What you return must match the listing exactly, with every image removed.

Exercise data
════════════════

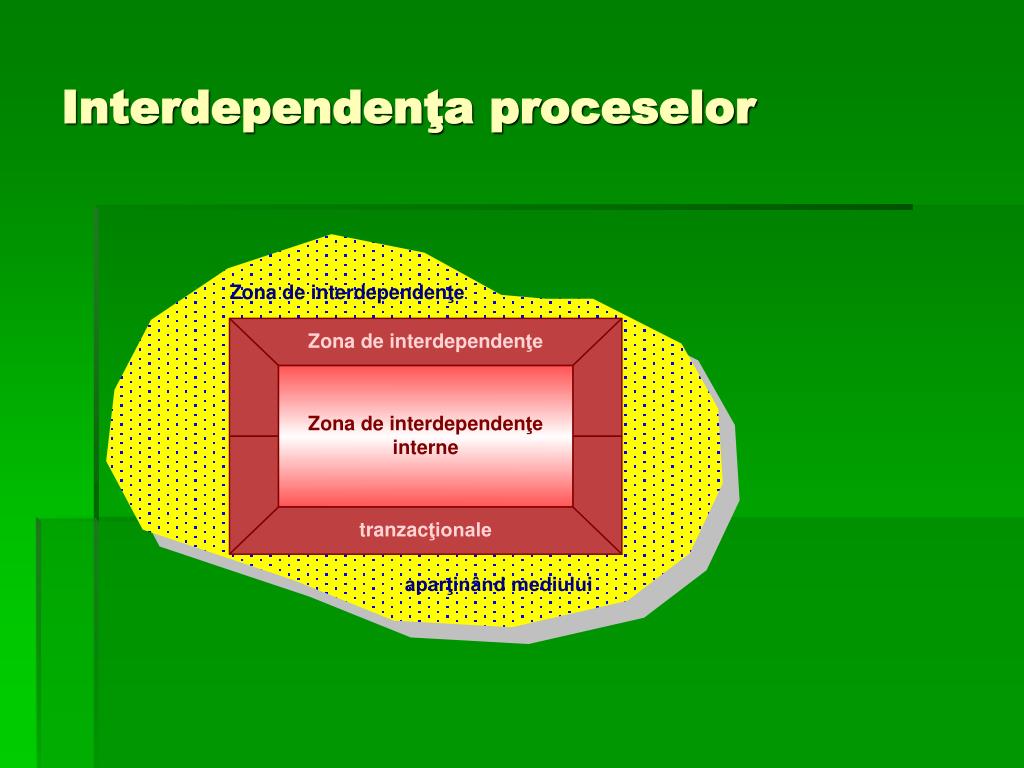 Interdependenţa proceselor

Zona de interdependenţe

Zona de interdependenţe

Zona de interdependenţe interne

tranzacţionale

aparţinând mediului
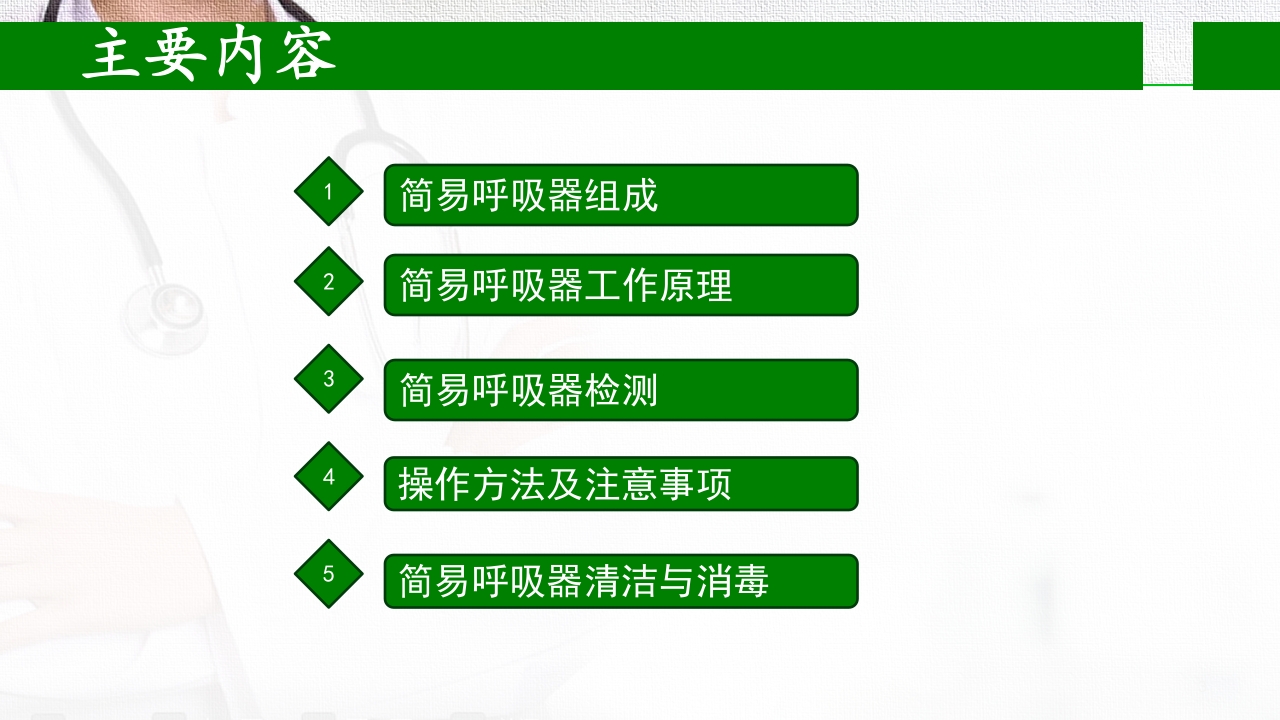 主要内容

1 简易呼吸器组成

2 简易呼吸器工作原理

3 简易呼吸器检测

4 操作方法及注意事项

5 简易呼吸器清洁与消毒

════════════════

Answer to this exercise
 Interdependenţa proceselor

Zona de interdependenţe

Zona de interdependenţe

Zona de interdependenţe interne

tranzacţionale

aparţinând mediului
 主要内容

1 简易呼吸器组成

2 简易呼吸器工作原理

3 简易呼吸器检测

4 操作方法及注意事项

5 简易呼吸器清洁与消毒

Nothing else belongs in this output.